From “Before Forest Lake” by Vicki Mynott
Adapted for print by Jamie Furness
Homestead Park in the north of Forest Lake is the site of the earliest settlement in the suburb, and was home to Archerfield House. The Archerfield Estate included all of Forest Lake and much more.
Brief history of Archerfield Estate:
1876 – Henry Farley, “The Father of Forest Lake,” was the original selector of the land including Forest Lake, and built his homestead, Archerfield Estate, in Homestead Park.
1882 – The homestead was purchased by the Durack family and unsuccessfully mined for coal.
1888 – Purchased by Patrick Perkins.
1893 – Taken over by the Queensland Investment and Land Mortgage Company.
1915 – Bought by John Henry Hart.
1932 – Archerfield Tobacco Lands allowed to lease part of property.
1937 – Brisbane City Council resumed over 30% of property – 4000 acres.

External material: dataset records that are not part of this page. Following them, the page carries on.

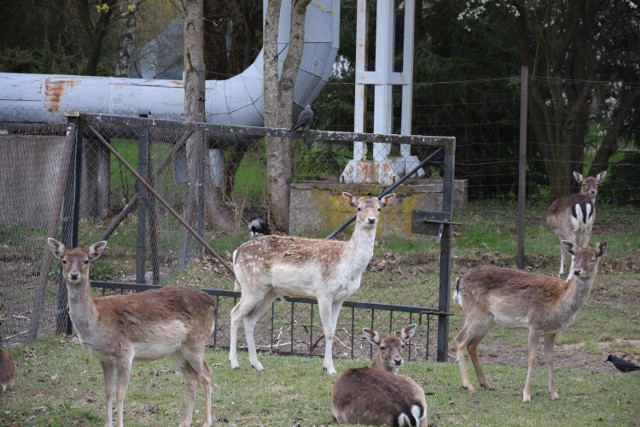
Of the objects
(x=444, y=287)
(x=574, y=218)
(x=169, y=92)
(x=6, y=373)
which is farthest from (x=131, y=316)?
(x=169, y=92)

Part of this area later became Forest Lake.
1942 – Archerfield Station used for US army military base in WWII for military weapons
Timber Getting
Forest Lake is not misnamed – it was once part of a vast area of forest, originally containing some of the biggest and best timbers in the Moreton Bay region. In 1843, following free settlement, Lands commissioner Stephen Simpson set up his station at Woogaroo (Wacol) partly to police timber licences and the forests of the Woogaroo/Goodna Scrubs. The more valuable timbers (such as cedar) were certainly harvested then, so Timbergetting was the first economic activity in the Forest Lake area.
Timber contributed an important resource for developing Queensland. Traditionally it provided material for buildings, firewood for homes and fuel for factories. Then from the mid-1800s, the new invention of telegraph, railways and then electricity required huge amounts of timber for their expanding networks.
The value of timber on Archerfield Estate was recognised by the early owners – and Michael Durack pointed this out in an advertisement in 1883 (see below). In the 1800’s, the southern border of Archerfield Station abutted a huge government “Timber Reserve” in the Logan area (now part of Greenbank Military Training Area). Into the 1900s, bullock wagons took logs from the Archerfield area along Johnson Road.
Some Archerfield timber was certainly used for both the railway and the telegraph lines from Brisbane to Ipswich, and over the following decades the Archerfield timber reserves were well known … “Some big grey ironbarks 80’-90’ (30m) high came out of Archerfield Station in the 1920’s.” (Bob Eason, 2008).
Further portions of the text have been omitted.